High School: Statistics and Probability
High School: Statistics and Probability
Interpreting Categorical and Quantitative Data HSS-ID.C.9
9. Distinguish between correlation and causation.
One of the most common mistakes made when analyzing statistics is confusing correlation and causation, or, more specifically, assuming that correlation implies causation. What happens when we assume something? We don't know, but it's rarely good.
Students should already know that correlation is a measure of the strength of the association of two variables. In particular, they should know that the linear correlation coefficient r can range from -1 to 1, with a value of -1 suggesting a strong negative correlation and a value of 1 suggesting a strong positive correlation. At the very least, they should be aware that this coefficient exists in the world.
As strong as that r guy might be (and his black belt speaks for itself), he's still a correlation coefficient. While r can prove that two variables are strongly correlated, it can't prove that one causes the other.
For instance, let's say we find that there's a strong positive linear correlation between the age of a tree and how many apples it produces. In fact, this correlation is so strong that r = 0.99. Does that mean the age of the tree causes more apples to grow?
Maybe, right? After all, it makes sense that the older a tree gets, the more fruit it will bear, and that explains why r has the strength of the Incredible Hulk.
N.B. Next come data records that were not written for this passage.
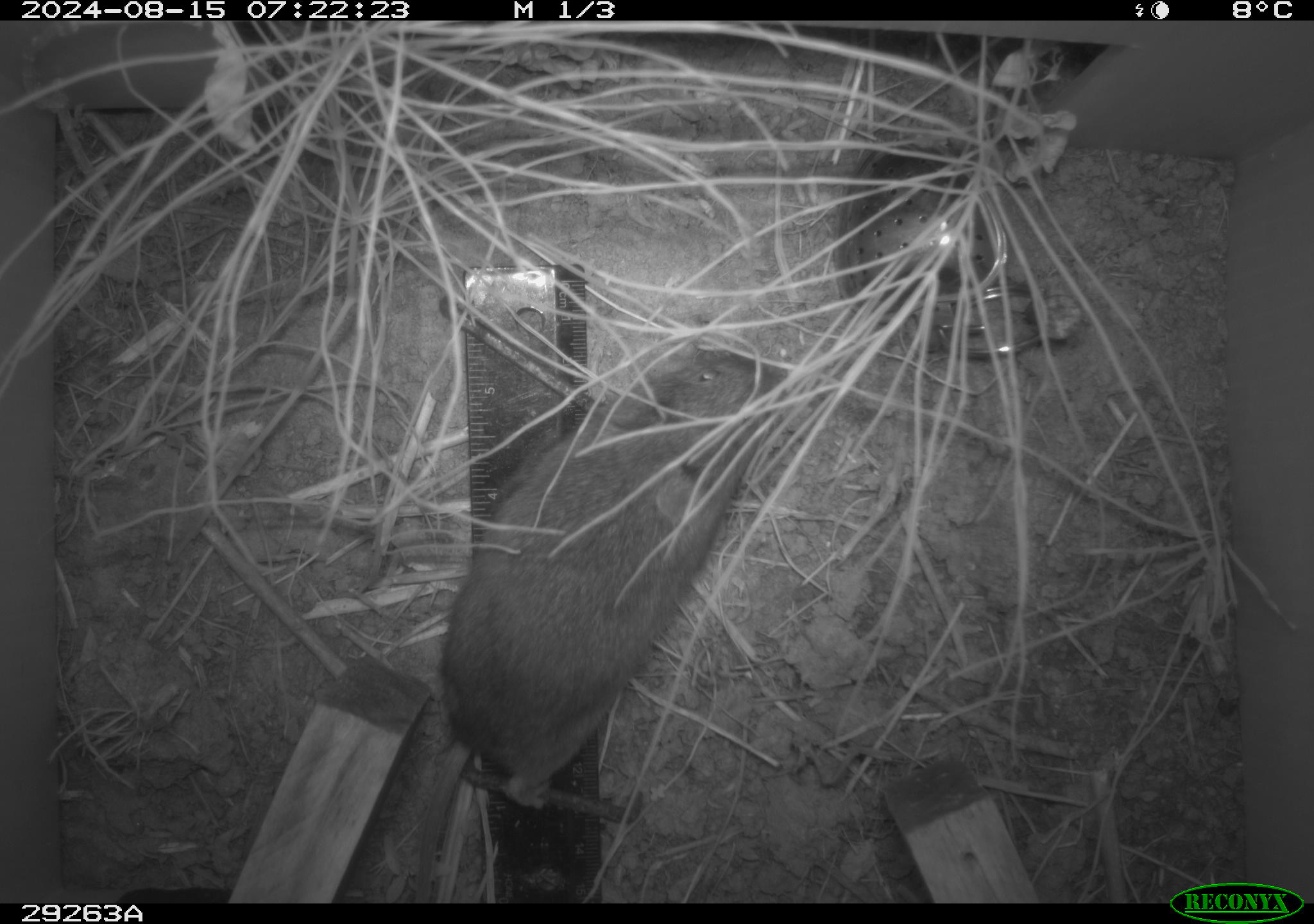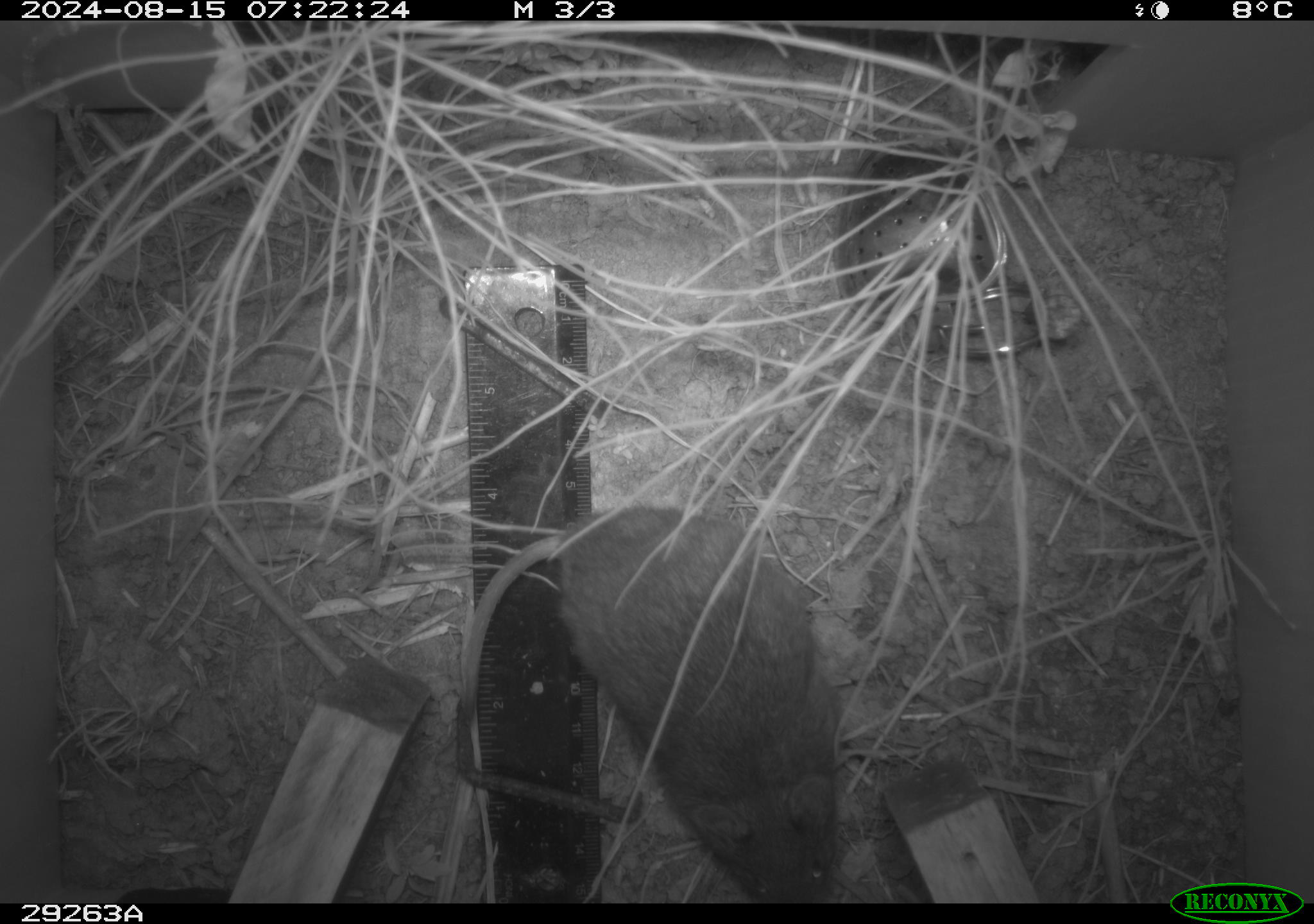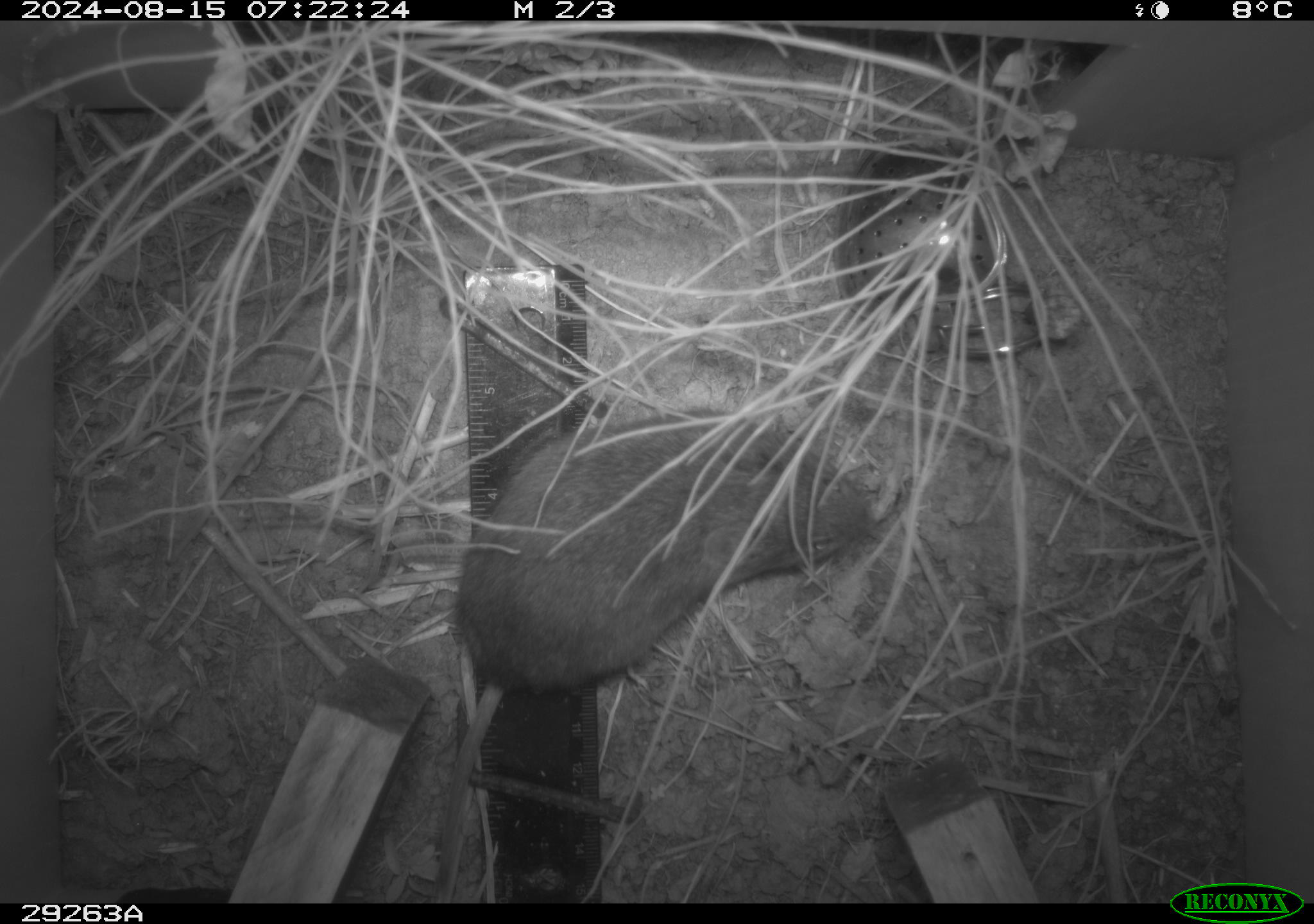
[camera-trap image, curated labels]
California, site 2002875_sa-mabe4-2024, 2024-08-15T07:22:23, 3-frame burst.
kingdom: Animalia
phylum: Chordata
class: Mammalia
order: Rodentia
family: Cricetidae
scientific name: Arvicolinae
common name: voles, lemmings, and muskrats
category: arvicolinae subfamily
So we can say that a tree's age will cause more apples to grow, right?
Wrong.
While the two variables are strongly correlated, we cannot prove that one causes the other because there may be a zillion other factors we haven't considered. What about rainfall? Did the farmer use fertilizer? Did he prune the trees? What were the summer and winter temperatures? Any one of these factors may have influenced the number of apples.
Basically, students should have it drilled into their heads that it takes a lot more than a strong correlation to prove causation.
The key thing here is that correlation does not imply causation. We'll say it again, because it's that important: Correlation does not imply causation. It's crucial that students understand and remember that. In fact, they should have it tattooed on their foreheads so they never forget it. Correlation does not imply causation. Got it?